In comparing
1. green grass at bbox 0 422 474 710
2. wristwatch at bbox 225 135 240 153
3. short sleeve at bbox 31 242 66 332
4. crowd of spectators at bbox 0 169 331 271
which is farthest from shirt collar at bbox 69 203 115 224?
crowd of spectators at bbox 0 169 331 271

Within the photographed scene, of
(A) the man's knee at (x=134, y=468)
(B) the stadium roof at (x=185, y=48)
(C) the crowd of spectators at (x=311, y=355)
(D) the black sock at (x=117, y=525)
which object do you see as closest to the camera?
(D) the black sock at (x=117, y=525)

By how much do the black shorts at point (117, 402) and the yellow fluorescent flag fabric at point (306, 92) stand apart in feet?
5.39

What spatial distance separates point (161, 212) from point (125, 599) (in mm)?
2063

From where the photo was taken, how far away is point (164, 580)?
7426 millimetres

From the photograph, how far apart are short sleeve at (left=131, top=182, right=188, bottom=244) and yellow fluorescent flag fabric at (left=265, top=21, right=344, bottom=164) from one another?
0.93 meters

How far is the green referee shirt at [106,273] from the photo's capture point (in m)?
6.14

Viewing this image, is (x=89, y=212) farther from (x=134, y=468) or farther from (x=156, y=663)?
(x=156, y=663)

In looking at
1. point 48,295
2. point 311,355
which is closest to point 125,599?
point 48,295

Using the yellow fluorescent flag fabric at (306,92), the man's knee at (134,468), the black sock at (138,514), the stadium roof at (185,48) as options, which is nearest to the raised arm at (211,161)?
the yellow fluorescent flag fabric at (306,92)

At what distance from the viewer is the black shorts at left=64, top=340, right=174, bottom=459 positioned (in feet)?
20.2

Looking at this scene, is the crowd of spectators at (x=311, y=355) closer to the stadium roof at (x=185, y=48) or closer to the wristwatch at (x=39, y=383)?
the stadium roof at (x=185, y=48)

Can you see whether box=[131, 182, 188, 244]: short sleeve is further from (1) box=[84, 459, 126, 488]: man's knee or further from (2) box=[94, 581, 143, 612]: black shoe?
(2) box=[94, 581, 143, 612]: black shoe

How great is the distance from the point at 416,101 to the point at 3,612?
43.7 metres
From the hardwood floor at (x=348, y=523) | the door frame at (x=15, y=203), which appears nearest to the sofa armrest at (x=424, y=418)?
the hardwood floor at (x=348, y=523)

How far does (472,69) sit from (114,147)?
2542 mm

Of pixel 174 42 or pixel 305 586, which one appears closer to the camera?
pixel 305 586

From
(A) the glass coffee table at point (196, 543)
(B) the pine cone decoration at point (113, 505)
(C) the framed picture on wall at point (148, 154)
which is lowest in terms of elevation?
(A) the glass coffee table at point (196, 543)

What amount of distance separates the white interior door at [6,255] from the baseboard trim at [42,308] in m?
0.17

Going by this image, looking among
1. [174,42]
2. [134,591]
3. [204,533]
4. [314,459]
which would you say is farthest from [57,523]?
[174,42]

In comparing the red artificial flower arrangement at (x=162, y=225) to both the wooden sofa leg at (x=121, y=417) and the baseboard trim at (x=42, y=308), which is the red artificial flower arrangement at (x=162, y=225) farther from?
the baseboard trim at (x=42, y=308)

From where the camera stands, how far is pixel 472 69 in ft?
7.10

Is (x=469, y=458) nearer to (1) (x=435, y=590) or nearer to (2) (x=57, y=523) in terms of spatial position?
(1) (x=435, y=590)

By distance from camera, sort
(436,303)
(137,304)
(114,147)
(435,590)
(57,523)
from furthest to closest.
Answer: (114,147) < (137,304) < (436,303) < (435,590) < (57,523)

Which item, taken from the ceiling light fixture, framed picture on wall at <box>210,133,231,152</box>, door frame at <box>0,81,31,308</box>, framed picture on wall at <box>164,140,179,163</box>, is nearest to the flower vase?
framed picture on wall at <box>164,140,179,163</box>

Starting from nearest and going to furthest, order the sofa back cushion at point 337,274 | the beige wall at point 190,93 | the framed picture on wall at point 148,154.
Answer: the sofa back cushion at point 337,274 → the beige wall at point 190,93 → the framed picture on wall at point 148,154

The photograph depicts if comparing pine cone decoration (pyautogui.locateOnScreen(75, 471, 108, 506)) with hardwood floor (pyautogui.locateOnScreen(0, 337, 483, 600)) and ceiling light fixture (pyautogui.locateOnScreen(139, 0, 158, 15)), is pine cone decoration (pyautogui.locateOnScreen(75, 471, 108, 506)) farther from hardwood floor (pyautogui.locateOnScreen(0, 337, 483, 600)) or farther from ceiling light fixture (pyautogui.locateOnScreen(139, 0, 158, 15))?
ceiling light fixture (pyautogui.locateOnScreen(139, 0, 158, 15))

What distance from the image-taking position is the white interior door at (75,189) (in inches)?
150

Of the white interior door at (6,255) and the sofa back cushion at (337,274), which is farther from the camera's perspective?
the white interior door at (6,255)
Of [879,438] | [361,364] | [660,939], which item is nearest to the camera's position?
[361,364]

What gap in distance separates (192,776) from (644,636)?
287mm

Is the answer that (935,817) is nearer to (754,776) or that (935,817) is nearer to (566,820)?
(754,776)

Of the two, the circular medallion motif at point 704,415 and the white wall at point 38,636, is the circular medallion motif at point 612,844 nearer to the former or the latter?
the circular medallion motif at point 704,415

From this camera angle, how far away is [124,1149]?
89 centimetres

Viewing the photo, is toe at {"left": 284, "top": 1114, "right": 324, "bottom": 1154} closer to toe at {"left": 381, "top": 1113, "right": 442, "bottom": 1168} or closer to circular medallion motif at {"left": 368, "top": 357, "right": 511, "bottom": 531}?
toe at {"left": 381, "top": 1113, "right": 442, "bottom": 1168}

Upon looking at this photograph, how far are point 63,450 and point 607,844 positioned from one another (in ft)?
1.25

§ WHAT THE TASK ASKS: Give every line of the records above as a numbered list, leaving out the blank lines.

§ OUTPUT BELOW:
1. In comparing
2. 1. green grass at bbox 0 422 474 710
3. 2. wristwatch at bbox 225 135 240 153
4. 3. short sleeve at bbox 31 242 66 332
5. 4. crowd of spectators at bbox 0 169 331 271
6. which is farthest from shirt collar at bbox 69 203 115 224?
7. crowd of spectators at bbox 0 169 331 271
8. Within the photographed scene, of
9. (A) the man's knee at (x=134, y=468)
10. (B) the stadium roof at (x=185, y=48)
11. (C) the crowd of spectators at (x=311, y=355)
12. (D) the black sock at (x=117, y=525)
13. which object do you see as closest to the camera?
14. (D) the black sock at (x=117, y=525)
15. By how much do the black shorts at point (117, 402) and the yellow fluorescent flag fabric at point (306, 92) stand apart in feet?
16. 5.39
17. What spatial distance separates point (161, 212) from point (125, 599) (in mm)?
18. 2063
19. From where the photo was taken, how far away is point (164, 580)?
20. 7426 millimetres
21. From the photograph, how far apart are short sleeve at (left=131, top=182, right=188, bottom=244) and yellow fluorescent flag fabric at (left=265, top=21, right=344, bottom=164) from one another?
22. 0.93 meters
23. How far is the green referee shirt at [106,273] from the photo's capture point (in m)?
24. 6.14
25. Viewing this image, is (x=89, y=212) farther from (x=134, y=468) or farther from (x=156, y=663)?
26. (x=156, y=663)
27. In looking at
28. 1. point 48,295
29. 2. point 311,355
30. which is closest to point 125,599?
31. point 48,295
32. Using the yellow fluorescent flag fabric at (306,92), the man's knee at (134,468), the black sock at (138,514), the stadium roof at (185,48) as options, which is nearest to the raised arm at (211,161)?
33. the yellow fluorescent flag fabric at (306,92)
34. At what distance from the viewer is the black shorts at left=64, top=340, right=174, bottom=459 positioned (in feet)?
35. 20.2
36. Looking at this scene, is the crowd of spectators at (x=311, y=355) closer to the stadium roof at (x=185, y=48) or closer to the wristwatch at (x=39, y=383)?
37. the stadium roof at (x=185, y=48)
38. Can you see whether box=[131, 182, 188, 244]: short sleeve is further from (1) box=[84, 459, 126, 488]: man's knee or further from (2) box=[94, 581, 143, 612]: black shoe?
39. (2) box=[94, 581, 143, 612]: black shoe
40. How great is the distance from the point at 416,101 to the point at 3,612?
41. 43.7 metres
42. From the hardwood floor at (x=348, y=523) | the door frame at (x=15, y=203), which appears nearest to the sofa armrest at (x=424, y=418)?
43. the hardwood floor at (x=348, y=523)
44. How far does (472,69) sit from (114,147)?
45. 2542 mm
46. Of pixel 174 42 or pixel 305 586, which one appears closer to the camera?
47. pixel 305 586
48. From
49. (A) the glass coffee table at point (196, 543)
50. (B) the pine cone decoration at point (113, 505)
51. (C) the framed picture on wall at point (148, 154)
52. which is lowest in terms of elevation?
53. (A) the glass coffee table at point (196, 543)
54. What amount of distance separates the white interior door at [6,255] from the baseboard trim at [42,308] in m?
55. 0.17
56. Going by this image, looking among
57. 1. [174,42]
58. 2. [134,591]
59. 3. [204,533]
60. 4. [314,459]
61. which would you say is farthest from [57,523]?
62. [174,42]
63. In comparing the red artificial flower arrangement at (x=162, y=225) to both the wooden sofa leg at (x=121, y=417) and the baseboard trim at (x=42, y=308), which is the red artificial flower arrangement at (x=162, y=225) farther from?
64. the baseboard trim at (x=42, y=308)
65. From where the camera stands, how far is pixel 472 69 in ft?
66. 7.10
67. Is (x=469, y=458) nearer to (1) (x=435, y=590) or nearer to (2) (x=57, y=523) in terms of spatial position?
68. (1) (x=435, y=590)
69. By distance from camera, sort
70. (436,303)
71. (137,304)
72. (114,147)
73. (435,590)
74. (57,523)
75. from furthest to closest.
76. Answer: (114,147) < (137,304) < (436,303) < (435,590) < (57,523)
77. Which item, taken from the ceiling light fixture, framed picture on wall at <box>210,133,231,152</box>, door frame at <box>0,81,31,308</box>, framed picture on wall at <box>164,140,179,163</box>, is nearest to the flower vase?
78. framed picture on wall at <box>164,140,179,163</box>
79. Starting from nearest and going to furthest, order the sofa back cushion at point 337,274 | the beige wall at point 190,93 | the framed picture on wall at point 148,154.
80. Answer: the sofa back cushion at point 337,274 → the beige wall at point 190,93 → the framed picture on wall at point 148,154
81. The photograph depicts if comparing pine cone decoration (pyautogui.locateOnScreen(75, 471, 108, 506)) with hardwood floor (pyautogui.locateOnScreen(0, 337, 483, 600)) and ceiling light fixture (pyautogui.locateOnScreen(139, 0, 158, 15)), is pine cone decoration (pyautogui.locateOnScreen(75, 471, 108, 506)) farther from hardwood floor (pyautogui.locateOnScreen(0, 337, 483, 600)) or farther from ceiling light fixture (pyautogui.locateOnScreen(139, 0, 158, 15))?
82. ceiling light fixture (pyautogui.locateOnScreen(139, 0, 158, 15))
83. What distance from the image-taking position is the white interior door at (75,189) (in inches)?
84. 150
85. Of the white interior door at (6,255) and the sofa back cushion at (337,274), which is farther from the camera's perspective?
86. the white interior door at (6,255)
87. Of [879,438] | [361,364] | [660,939], which item is nearest to the camera's position?
88. [361,364]
89. What gap in distance separates (192,776) from (644,636)?
90. 287mm
91. Is the answer that (935,817) is nearer to (754,776) or that (935,817) is nearer to (566,820)?
92. (754,776)
93. Of the two, the circular medallion motif at point 704,415 and the white wall at point 38,636, is the circular medallion motif at point 612,844 nearer to the former or the latter?
94. the circular medallion motif at point 704,415
95. From this camera angle, how far away is [124,1149]?
96. 89 centimetres
97. Viewing the photo, is toe at {"left": 284, "top": 1114, "right": 324, "bottom": 1154} closer to toe at {"left": 381, "top": 1113, "right": 442, "bottom": 1168} or closer to circular medallion motif at {"left": 368, "top": 357, "right": 511, "bottom": 531}?
98. toe at {"left": 381, "top": 1113, "right": 442, "bottom": 1168}
99. Upon looking at this photograph, how far are point 63,450 and point 607,844 positioned from one another (in ft)?
100. 1.25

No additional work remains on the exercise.